Published in Features on 30 Jul 2014

Peer support for clients and families of the disability sector is of paramount importance because it has the potential to hasten clients’ outcomes achievement. This is however a complex issue because of the highly specific nature of the help that each person needs.

I tackle this challenge with two ideas – peers and technology.

The idea is to orchestrate the meeting of people and knowledge via a multimedia peer-learning system accessible online and via mobile devices, thus distributing the right learning experience for the right audience, at the right time.


We harness an age-old idea: enrol people with lived experience to help newcomers into the system. Peer support stories carry much more than information:

They carry: Information + Relevant Experience = Tacit Knowledge.

Targeted peer stories have the potential to accelerate the adoption of patterns and choices that will first benefit their mentees – and ultimately the system as a whole! Engaging the help of early adopters as champions provides them with a great opportunity to contribute on two levels: micro and macro. Helping a peer achieve great outcomes is very satisfying and could event strengthen the mentor’s own decision-making ability. Additionally, and this is less frequently mentioned, those peer-supporters who volunteer will benefit from contributing to the greater good, by giving back to the system that has helped them originally.

The new experts

Traditionally health systems viewed professional staff as the experts, entrusting them with all powers. Face-to-face encounters between clients and professionals have been the prime method to transfer relevant information. We have to let go of these past information transfer patterns, however, because our health systems face staff constriction rather than growth.

In the context of making decisions to orchestrate a Good Life for the disabled person, this balance of power is changing, however, with the recognition that the person with the disability and their family/allies know what is best for them. If so, a peer disabled person or peer family member gains the status of a more appropriate expert than a professional. All parties involved should welcome such a shift – that will free up time and energy for professional staff to focus on other parts of the system where their input is crucial.
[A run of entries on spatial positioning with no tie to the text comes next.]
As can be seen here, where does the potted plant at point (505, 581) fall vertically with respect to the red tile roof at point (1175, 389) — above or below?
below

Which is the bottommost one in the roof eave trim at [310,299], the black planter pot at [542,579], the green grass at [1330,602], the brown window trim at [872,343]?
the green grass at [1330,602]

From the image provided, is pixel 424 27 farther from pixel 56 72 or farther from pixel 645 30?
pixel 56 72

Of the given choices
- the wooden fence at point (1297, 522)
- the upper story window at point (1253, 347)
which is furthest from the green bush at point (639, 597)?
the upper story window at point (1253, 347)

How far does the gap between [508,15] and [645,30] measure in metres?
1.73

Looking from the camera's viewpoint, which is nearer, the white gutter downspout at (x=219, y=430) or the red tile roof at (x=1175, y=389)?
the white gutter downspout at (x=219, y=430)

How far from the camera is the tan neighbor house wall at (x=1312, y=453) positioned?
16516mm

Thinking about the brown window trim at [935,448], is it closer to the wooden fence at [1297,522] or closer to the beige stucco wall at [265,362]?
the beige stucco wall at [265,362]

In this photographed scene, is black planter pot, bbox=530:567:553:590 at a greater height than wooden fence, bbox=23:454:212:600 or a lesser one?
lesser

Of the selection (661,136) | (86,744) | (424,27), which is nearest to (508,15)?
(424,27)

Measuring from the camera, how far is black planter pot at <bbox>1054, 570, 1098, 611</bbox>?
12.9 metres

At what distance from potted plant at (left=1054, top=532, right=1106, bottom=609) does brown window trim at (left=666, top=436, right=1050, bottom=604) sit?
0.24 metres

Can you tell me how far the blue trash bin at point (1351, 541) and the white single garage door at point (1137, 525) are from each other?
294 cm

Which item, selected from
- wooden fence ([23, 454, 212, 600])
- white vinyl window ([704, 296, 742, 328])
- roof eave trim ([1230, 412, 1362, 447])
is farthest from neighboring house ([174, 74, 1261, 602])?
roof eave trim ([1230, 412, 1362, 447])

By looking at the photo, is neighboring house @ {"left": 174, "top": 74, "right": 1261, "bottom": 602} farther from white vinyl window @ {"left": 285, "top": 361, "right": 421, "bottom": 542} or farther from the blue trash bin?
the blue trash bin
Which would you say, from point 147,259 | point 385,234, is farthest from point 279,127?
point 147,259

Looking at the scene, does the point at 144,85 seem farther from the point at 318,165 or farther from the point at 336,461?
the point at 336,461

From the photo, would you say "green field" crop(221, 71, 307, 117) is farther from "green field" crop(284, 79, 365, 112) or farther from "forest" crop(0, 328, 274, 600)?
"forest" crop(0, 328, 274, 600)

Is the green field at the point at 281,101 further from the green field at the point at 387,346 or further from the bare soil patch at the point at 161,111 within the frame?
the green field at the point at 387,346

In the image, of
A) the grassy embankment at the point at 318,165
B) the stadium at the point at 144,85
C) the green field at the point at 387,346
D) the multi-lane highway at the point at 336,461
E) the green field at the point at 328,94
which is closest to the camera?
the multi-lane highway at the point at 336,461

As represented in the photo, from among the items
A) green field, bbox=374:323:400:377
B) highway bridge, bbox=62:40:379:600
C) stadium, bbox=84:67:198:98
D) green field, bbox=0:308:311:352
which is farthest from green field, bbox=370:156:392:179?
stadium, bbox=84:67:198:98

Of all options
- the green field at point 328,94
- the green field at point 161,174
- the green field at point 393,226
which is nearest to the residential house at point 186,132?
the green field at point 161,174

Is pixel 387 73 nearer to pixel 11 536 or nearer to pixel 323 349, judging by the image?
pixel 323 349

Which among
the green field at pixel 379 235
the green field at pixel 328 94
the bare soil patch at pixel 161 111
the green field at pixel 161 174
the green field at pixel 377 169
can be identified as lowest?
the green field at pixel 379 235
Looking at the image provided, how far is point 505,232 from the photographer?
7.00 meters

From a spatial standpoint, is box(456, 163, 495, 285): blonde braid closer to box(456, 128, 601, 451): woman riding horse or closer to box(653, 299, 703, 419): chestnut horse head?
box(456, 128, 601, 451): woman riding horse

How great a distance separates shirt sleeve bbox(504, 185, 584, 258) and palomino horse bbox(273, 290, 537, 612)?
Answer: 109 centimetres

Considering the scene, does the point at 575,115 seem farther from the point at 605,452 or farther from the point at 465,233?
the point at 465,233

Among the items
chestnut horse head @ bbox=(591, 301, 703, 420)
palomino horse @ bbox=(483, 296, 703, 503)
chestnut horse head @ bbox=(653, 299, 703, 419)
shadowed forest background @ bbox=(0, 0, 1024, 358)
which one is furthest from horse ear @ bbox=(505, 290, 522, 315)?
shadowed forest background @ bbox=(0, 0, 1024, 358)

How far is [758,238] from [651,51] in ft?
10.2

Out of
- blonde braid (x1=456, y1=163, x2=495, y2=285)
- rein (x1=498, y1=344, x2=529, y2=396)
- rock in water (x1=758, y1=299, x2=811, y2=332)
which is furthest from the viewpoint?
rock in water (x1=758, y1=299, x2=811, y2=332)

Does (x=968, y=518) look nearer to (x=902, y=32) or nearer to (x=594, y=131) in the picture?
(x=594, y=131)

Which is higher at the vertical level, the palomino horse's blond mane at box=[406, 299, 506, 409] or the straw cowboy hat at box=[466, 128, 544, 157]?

As a bonus, an extended audience of professionals and policy makers accessing the stories will have direct access to the voices of the consumers of the sector.

Knowledge Translation

Research repeatedly shows that clients of the disability sector need more information... but in fact there is an information glut. What these clients need is tacit knowledge (targeted information with added value). Whilst governments hold the responsibility to provide basic information, the exchange of knowledge and experience via peers can be done through stories. Stories carry Tacit Knowledge, because their nucleus is a prime vehicle for a learning point... Our next challenge is to design systems and distribution channels to make them accessible for clients, parents and families.